**GIVEN PROBLEM**: Retype the tail of the data exactly, starting at the line containing "Which order do" and stopping at the last line.

**AVAILABLE RECORDS**:
(begin)
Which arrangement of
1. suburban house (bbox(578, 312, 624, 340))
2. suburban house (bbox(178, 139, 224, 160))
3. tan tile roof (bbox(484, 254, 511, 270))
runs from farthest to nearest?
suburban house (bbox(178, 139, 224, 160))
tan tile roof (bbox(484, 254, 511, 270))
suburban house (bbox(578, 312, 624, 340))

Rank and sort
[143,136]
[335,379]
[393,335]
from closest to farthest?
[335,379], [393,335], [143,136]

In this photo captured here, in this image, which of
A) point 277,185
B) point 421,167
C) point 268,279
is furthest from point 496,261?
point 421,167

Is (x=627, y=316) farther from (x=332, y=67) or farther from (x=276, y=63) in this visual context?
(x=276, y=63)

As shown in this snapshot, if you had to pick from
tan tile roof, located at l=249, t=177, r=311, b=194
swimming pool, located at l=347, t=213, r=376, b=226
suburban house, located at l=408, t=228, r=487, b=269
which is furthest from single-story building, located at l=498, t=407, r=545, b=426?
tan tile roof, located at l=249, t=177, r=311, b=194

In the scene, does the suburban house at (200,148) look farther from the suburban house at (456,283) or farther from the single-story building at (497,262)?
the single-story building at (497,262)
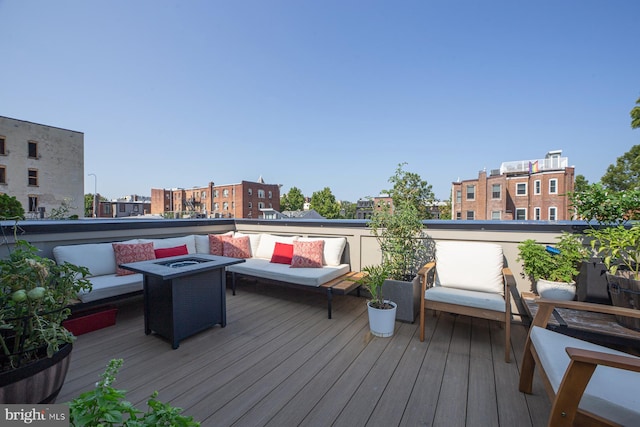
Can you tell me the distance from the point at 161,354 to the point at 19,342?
51.7 inches

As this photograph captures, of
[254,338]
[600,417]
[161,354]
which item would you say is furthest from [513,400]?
[161,354]

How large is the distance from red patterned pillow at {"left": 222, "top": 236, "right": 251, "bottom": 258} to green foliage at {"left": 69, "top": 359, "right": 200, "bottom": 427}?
4021mm

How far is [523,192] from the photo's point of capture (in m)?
17.2

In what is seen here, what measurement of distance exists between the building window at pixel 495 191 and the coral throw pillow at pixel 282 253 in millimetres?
18180

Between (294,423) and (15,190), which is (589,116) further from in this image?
(15,190)

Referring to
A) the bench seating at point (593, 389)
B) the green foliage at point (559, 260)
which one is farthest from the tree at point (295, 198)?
the bench seating at point (593, 389)

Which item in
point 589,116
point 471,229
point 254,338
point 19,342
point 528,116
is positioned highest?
point 528,116

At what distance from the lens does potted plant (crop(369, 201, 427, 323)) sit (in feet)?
10.0

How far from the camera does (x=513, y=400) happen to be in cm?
180

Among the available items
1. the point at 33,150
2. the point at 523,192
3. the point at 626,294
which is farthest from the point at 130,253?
the point at 523,192

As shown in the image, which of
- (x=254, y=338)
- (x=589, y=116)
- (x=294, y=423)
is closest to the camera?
(x=294, y=423)

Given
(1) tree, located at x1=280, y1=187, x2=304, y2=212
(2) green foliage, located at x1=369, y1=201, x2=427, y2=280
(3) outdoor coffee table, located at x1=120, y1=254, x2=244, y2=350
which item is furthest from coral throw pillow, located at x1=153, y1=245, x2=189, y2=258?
(1) tree, located at x1=280, y1=187, x2=304, y2=212

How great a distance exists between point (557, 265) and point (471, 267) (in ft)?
2.42

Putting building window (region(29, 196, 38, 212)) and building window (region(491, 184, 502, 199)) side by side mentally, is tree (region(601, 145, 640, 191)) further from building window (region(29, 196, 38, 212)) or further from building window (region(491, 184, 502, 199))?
building window (region(29, 196, 38, 212))
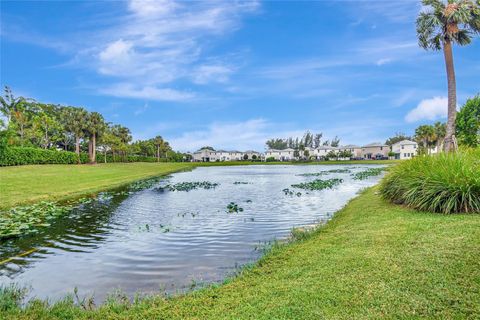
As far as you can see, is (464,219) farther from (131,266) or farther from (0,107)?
(0,107)

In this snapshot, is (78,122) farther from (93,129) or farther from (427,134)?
(427,134)

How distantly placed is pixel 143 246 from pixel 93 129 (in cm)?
6760

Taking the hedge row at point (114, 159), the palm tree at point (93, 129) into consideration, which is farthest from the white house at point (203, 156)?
the palm tree at point (93, 129)

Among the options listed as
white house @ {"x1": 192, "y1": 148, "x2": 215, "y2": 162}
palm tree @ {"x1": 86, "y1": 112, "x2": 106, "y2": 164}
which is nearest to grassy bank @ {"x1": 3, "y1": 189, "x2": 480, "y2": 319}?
palm tree @ {"x1": 86, "y1": 112, "x2": 106, "y2": 164}

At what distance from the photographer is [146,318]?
16.3 feet

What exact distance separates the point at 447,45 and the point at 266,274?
22914 mm

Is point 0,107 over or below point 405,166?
over

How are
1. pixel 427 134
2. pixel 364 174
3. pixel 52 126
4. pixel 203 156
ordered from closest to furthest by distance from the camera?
pixel 364 174 < pixel 52 126 < pixel 427 134 < pixel 203 156

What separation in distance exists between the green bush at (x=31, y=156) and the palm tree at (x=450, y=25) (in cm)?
4430

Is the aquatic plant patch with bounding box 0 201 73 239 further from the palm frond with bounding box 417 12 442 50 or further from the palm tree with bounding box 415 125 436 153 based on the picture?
the palm tree with bounding box 415 125 436 153

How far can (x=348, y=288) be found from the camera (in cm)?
521

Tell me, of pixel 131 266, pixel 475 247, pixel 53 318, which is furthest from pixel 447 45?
pixel 53 318

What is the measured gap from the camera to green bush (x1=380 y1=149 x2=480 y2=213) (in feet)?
35.2

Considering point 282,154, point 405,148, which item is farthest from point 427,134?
point 282,154
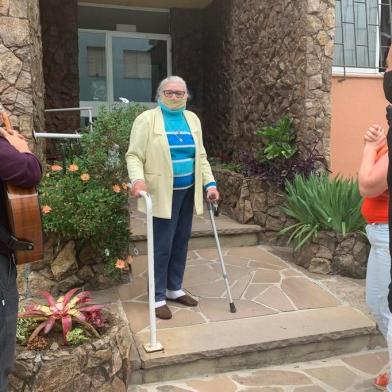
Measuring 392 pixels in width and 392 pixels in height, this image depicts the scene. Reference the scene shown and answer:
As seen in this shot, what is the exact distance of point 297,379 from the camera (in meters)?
3.00

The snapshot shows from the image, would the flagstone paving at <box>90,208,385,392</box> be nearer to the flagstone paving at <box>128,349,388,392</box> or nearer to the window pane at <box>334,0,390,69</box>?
the flagstone paving at <box>128,349,388,392</box>

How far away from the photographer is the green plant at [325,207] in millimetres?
4363

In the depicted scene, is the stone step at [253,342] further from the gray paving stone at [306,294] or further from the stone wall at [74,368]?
the stone wall at [74,368]

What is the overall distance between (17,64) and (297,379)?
120 inches

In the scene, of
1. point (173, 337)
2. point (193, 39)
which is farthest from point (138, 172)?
point (193, 39)

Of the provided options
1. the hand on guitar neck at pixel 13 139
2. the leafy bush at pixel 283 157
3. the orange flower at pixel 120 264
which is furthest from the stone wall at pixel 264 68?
the hand on guitar neck at pixel 13 139

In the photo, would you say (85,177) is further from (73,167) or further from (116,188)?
(116,188)

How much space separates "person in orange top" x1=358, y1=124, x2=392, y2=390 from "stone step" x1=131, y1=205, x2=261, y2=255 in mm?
2619

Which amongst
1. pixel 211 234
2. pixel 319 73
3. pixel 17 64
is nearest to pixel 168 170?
pixel 17 64

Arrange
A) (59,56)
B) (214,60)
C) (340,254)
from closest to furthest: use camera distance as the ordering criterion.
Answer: (340,254) < (59,56) < (214,60)

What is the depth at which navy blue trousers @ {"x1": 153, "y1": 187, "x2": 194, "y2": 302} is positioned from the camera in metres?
3.39

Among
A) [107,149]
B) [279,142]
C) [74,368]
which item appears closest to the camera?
[74,368]

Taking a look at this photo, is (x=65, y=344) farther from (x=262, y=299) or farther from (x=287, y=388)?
(x=262, y=299)

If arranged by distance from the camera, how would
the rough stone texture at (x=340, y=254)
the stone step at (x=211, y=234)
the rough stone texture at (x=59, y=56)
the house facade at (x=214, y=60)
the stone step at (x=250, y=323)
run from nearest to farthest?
1. the stone step at (x=250, y=323)
2. the rough stone texture at (x=340, y=254)
3. the house facade at (x=214, y=60)
4. the stone step at (x=211, y=234)
5. the rough stone texture at (x=59, y=56)
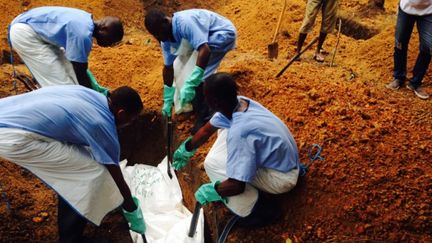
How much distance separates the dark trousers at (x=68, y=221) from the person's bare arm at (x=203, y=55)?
1488 millimetres

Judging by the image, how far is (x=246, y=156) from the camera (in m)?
2.45

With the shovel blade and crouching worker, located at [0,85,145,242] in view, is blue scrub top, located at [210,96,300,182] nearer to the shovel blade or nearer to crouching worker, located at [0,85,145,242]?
crouching worker, located at [0,85,145,242]

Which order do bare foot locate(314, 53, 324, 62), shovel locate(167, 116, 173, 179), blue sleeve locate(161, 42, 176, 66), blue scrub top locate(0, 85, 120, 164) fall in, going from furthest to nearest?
1. bare foot locate(314, 53, 324, 62)
2. shovel locate(167, 116, 173, 179)
3. blue sleeve locate(161, 42, 176, 66)
4. blue scrub top locate(0, 85, 120, 164)

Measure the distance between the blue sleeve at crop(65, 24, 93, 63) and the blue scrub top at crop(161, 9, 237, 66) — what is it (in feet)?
2.27

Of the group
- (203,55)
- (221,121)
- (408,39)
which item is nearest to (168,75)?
(203,55)

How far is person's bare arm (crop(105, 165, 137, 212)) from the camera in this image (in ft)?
8.31

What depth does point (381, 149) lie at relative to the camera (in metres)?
3.13

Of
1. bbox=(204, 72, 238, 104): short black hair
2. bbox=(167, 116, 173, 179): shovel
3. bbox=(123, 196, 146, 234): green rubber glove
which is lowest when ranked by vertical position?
bbox=(167, 116, 173, 179): shovel

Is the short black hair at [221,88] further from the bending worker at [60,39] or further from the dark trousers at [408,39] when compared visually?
the dark trousers at [408,39]

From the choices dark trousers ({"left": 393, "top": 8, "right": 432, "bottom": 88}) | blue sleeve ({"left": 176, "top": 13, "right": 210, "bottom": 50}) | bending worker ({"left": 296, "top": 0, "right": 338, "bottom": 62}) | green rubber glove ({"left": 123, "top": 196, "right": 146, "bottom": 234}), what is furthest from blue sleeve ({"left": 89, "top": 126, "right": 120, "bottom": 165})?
bending worker ({"left": 296, "top": 0, "right": 338, "bottom": 62})

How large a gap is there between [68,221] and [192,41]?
1.67 m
(end)
**ANSWER TO THE TASK**:
Which order do bare foot locate(314, 53, 324, 62), shovel locate(167, 116, 173, 179), blue sleeve locate(161, 42, 176, 66), blue scrub top locate(0, 85, 120, 164) fall in, going from furthest to nearest?
1. bare foot locate(314, 53, 324, 62)
2. shovel locate(167, 116, 173, 179)
3. blue sleeve locate(161, 42, 176, 66)
4. blue scrub top locate(0, 85, 120, 164)

Measure the distance between the blue sleeve at crop(65, 24, 93, 63) and the blue scrub top at crop(161, 9, 237, 66) — what is it (in feet)?
2.27

Of the group
- (203,55)
- (221,121)
- (408,39)
which item is nearest to (168,75)?
(203,55)

How far is person's bare arm (crop(105, 165, 137, 212)) from the camera in this image (in ft)?
8.31

What depth does point (381, 149) lie at relative to the camera (in metres)?
3.13

Of
1. bbox=(204, 72, 238, 104): short black hair
2. bbox=(167, 116, 173, 179): shovel
3. bbox=(123, 196, 146, 234): green rubber glove
which is lowest when ranked by vertical position?
bbox=(167, 116, 173, 179): shovel

Is the short black hair at [221,88] further from the bending worker at [60,39] or further from the dark trousers at [408,39] when compared visually?
the dark trousers at [408,39]

From the choices dark trousers ({"left": 393, "top": 8, "right": 432, "bottom": 88}) | blue sleeve ({"left": 176, "top": 13, "right": 210, "bottom": 50}) | bending worker ({"left": 296, "top": 0, "right": 338, "bottom": 62}) | green rubber glove ({"left": 123, "top": 196, "right": 146, "bottom": 234}), what is furthest from blue sleeve ({"left": 89, "top": 126, "right": 120, "bottom": 165})?
bending worker ({"left": 296, "top": 0, "right": 338, "bottom": 62})

How large a gap is there between [68,221] and [192,41]?
1.67 m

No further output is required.